Deve haver avaliação ao longo de toda a escolaridade obrigatória. É uma questão fundamental para valorizar o esforço dos professores e para os ajudar na exigência com os alunos.
A pandemia contribuiu para algum facilitismo, na medida em que foram simplificados os sistemas de avaliação?
Podemos sempre dizer que na pandemia foram momentos excecionais e que algumas coisas teriam de ser feitas. Agora a pandemia acabou. O que precisamos é de olhar para o que queremos da escola. Acho que queremos uma escola exigente e com avaliação. A avaliação é fundamental para a exigência. Sabemos dos estudos PISA, TIMMS, etc., dos estudos internacionais que foram feitos, que quando se introduzem momentos de avaliação, ou seja, exames, os países progridem. Quando se retiram os momentos de avaliação, os países retrocedem na educação dos jovens. Estatisticamente, claro, e em certos países este efeito é muito mais pronunciado do que noutros. O testar-se a si próprio, a avaliação formativa, é algo fundamental para aprender. E as duas coisas estão em paralelo. Ou seja, se existirem exames, os professores, quando fazem a avaliação formativa dos seus alunos, têm um referencial de exigência que os ajuda a preparar esses alunos. Não é uma avaliação para ter nota, é uma avaliação para ir melhorando.
Concorda com o uso de ferramentas digitais na sala de aula?
Sou otimista.
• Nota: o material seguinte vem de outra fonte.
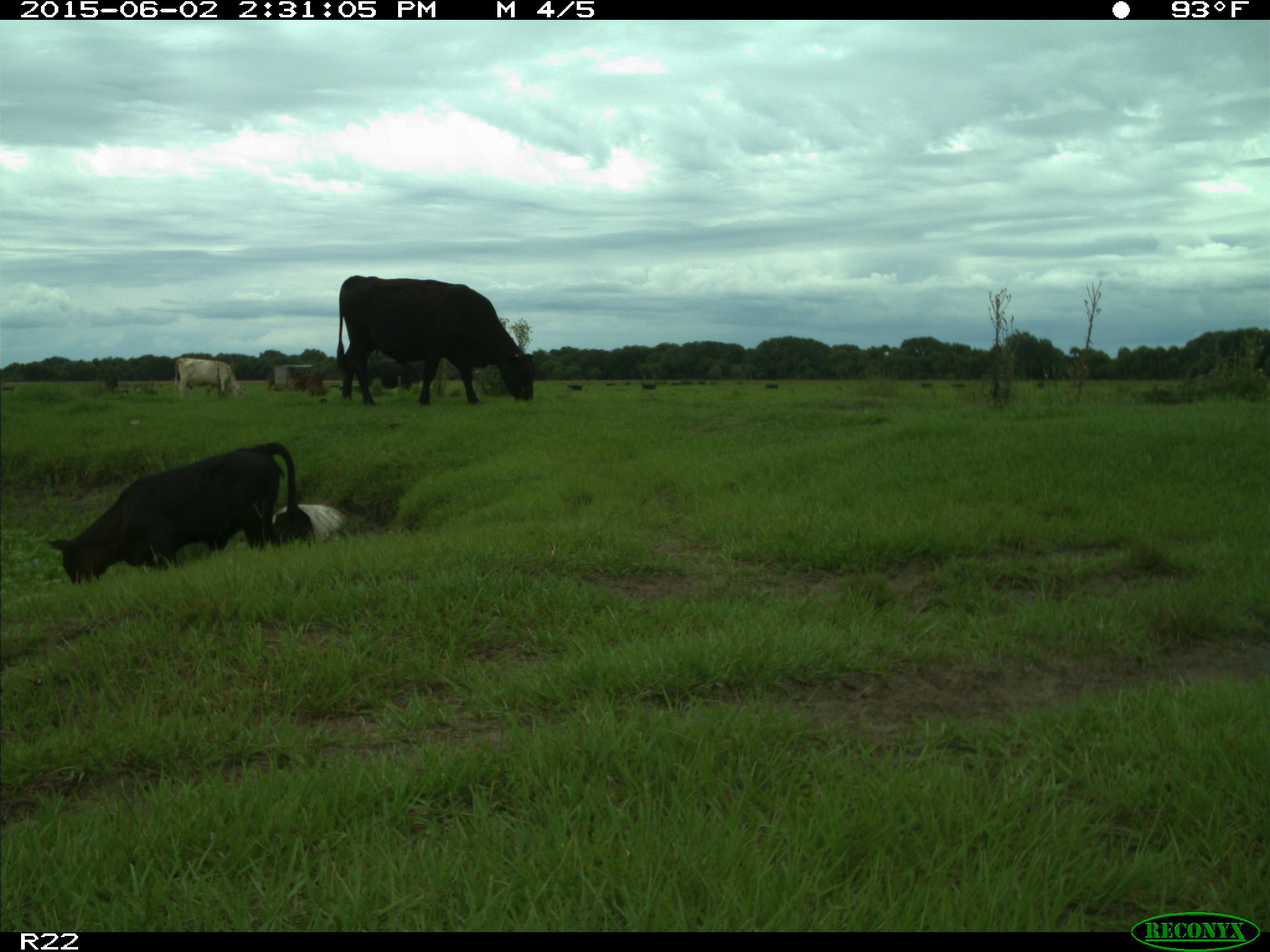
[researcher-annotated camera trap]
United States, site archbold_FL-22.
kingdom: Animalia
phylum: Chordata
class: Aves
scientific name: Aves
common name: birds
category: unidentified bird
Unidentified bird (birds) (Aves).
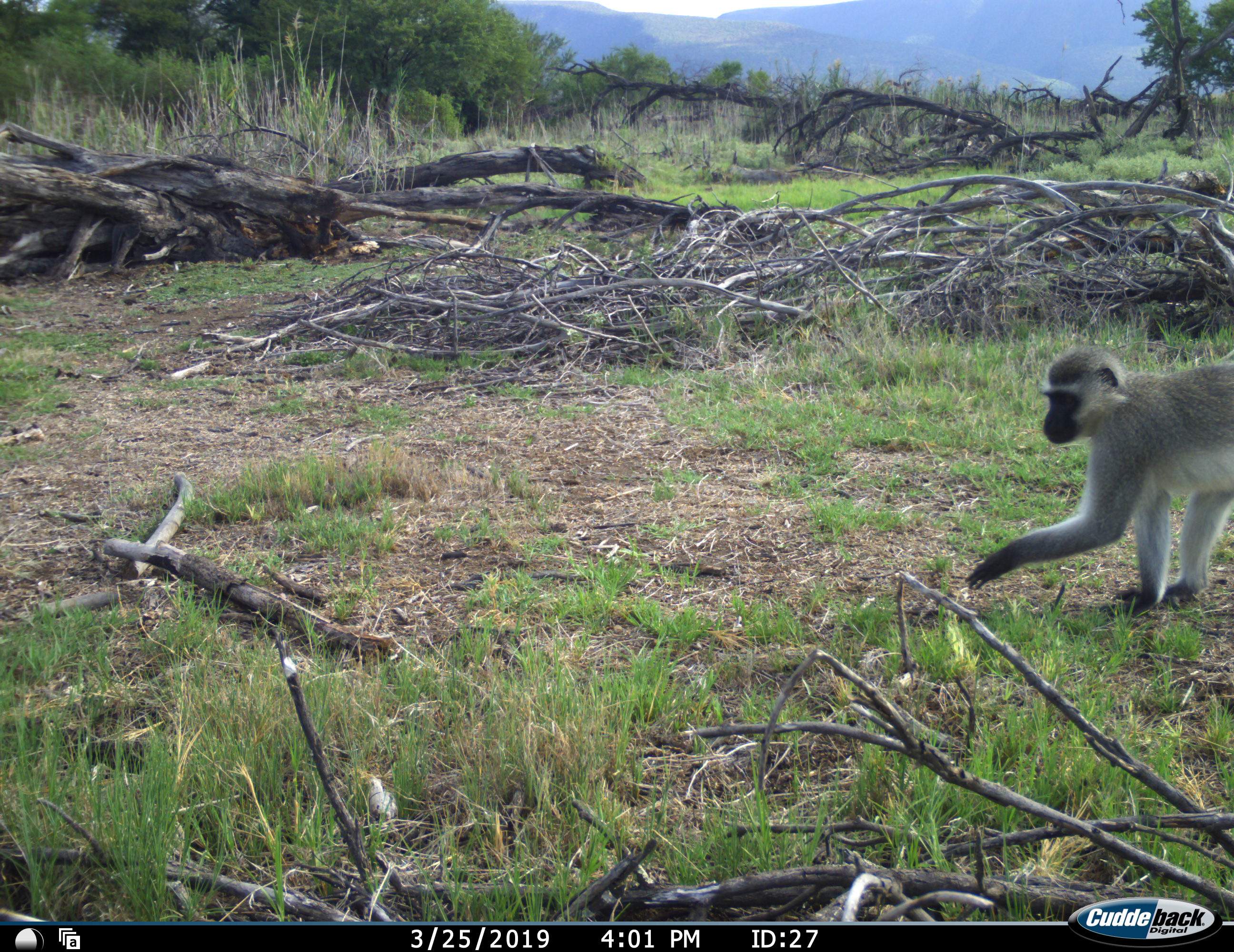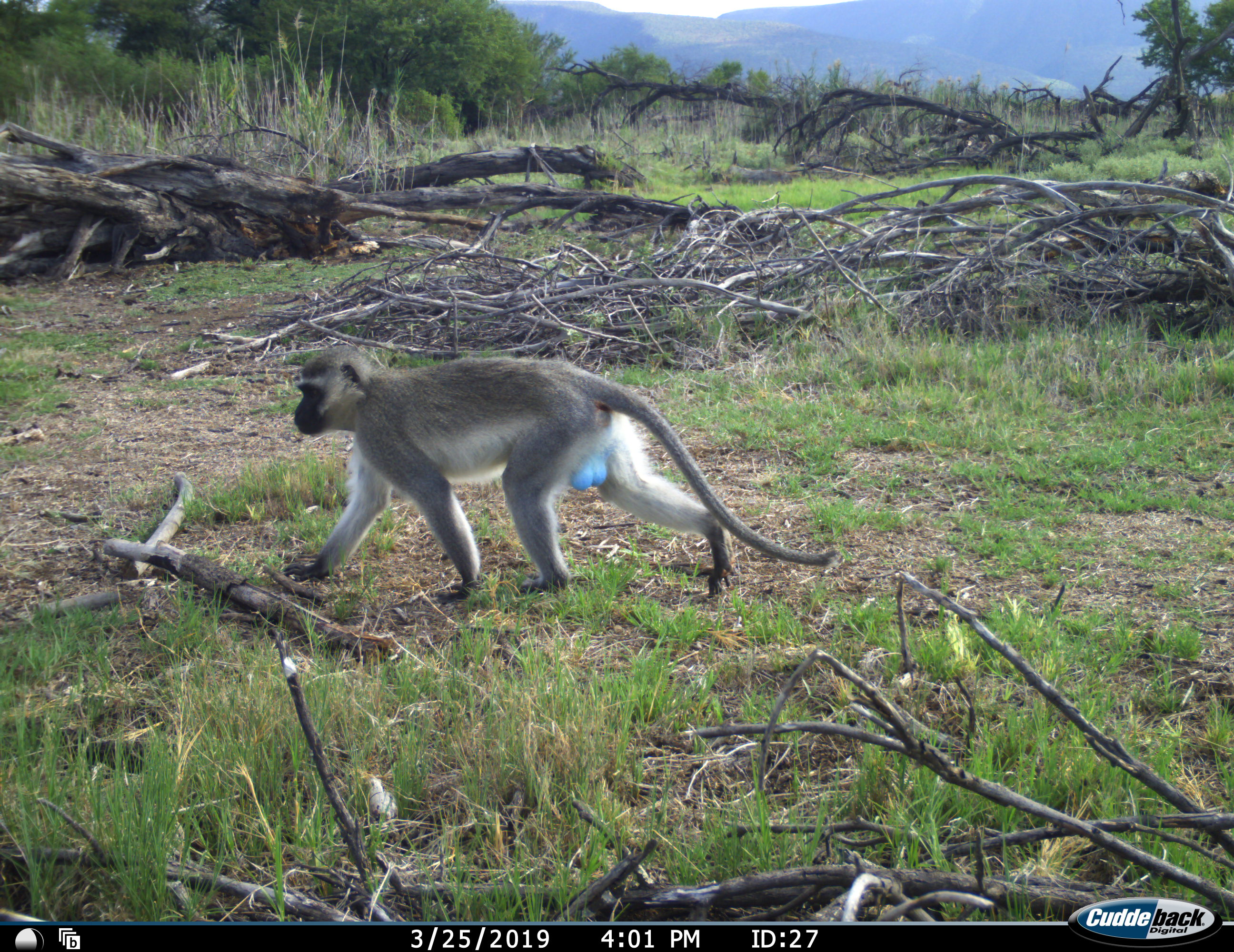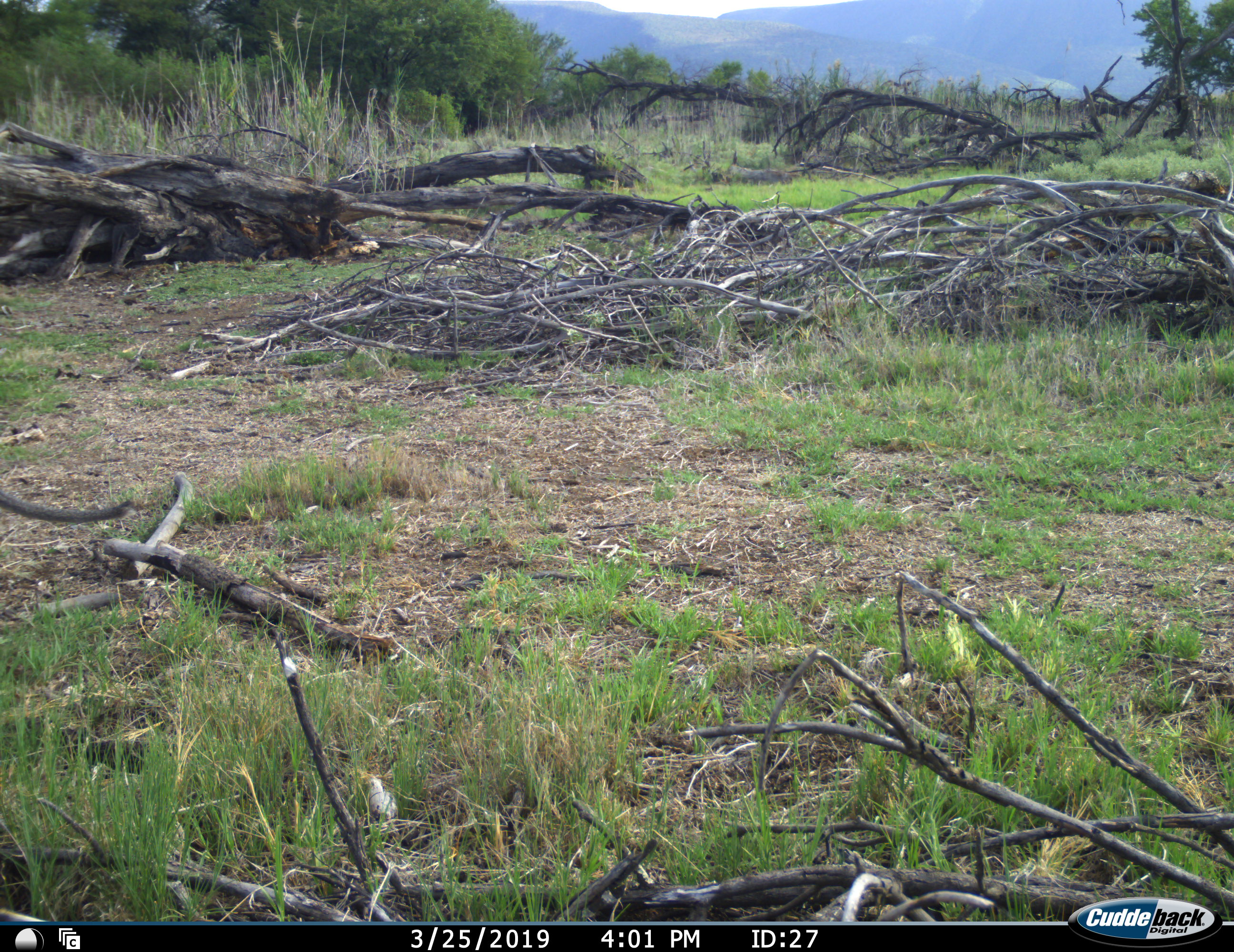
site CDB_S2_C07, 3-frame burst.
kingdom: Animalia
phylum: Chordata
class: Mammalia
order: Primates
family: Cercopithecidae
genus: Chlorocebus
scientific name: Chlorocebus pygerythrus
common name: vervet monkey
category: monkeyvervet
Monkeyvervet (vervet monkey) (Chlorocebus pygerythrus), count 1. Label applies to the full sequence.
Acho que foi muito bom termos internet, é muito bom termos computadores, é muito bom termos calculadoras, é muito bom termos a Wikipedia, é muito bom termos o ChatGPT. São coisas fantásticas e instrumentos muito úteis. Agora, não nos devemos deslumbrar com esses instrumentos ao ponto de pensar que deixou de ser necessário o conhecimento. Pelo contrário, vai ser mais necessário o conhecimento, vai ser mais necessário o trabalho dos alunos, vai ser mais necessário que esse conhecimento seja profundo. O ChatGPT é algo que nas universidades pode ser preocupante, tem de se pensar o que se vai fazer. No ensino obrigatório, não vejo problema se o ensino for dirigido com objetivos curriculares claros. Se fizermos um ensino exagerado por projetos, como se defende, que eu sou totalmente contra, aí o ChatGPT é algo muito preocupante, porque estamos a dizer aos jovens "vão adquirir conhecimento disperso destas matérias, não vão trabalhar em conjunto".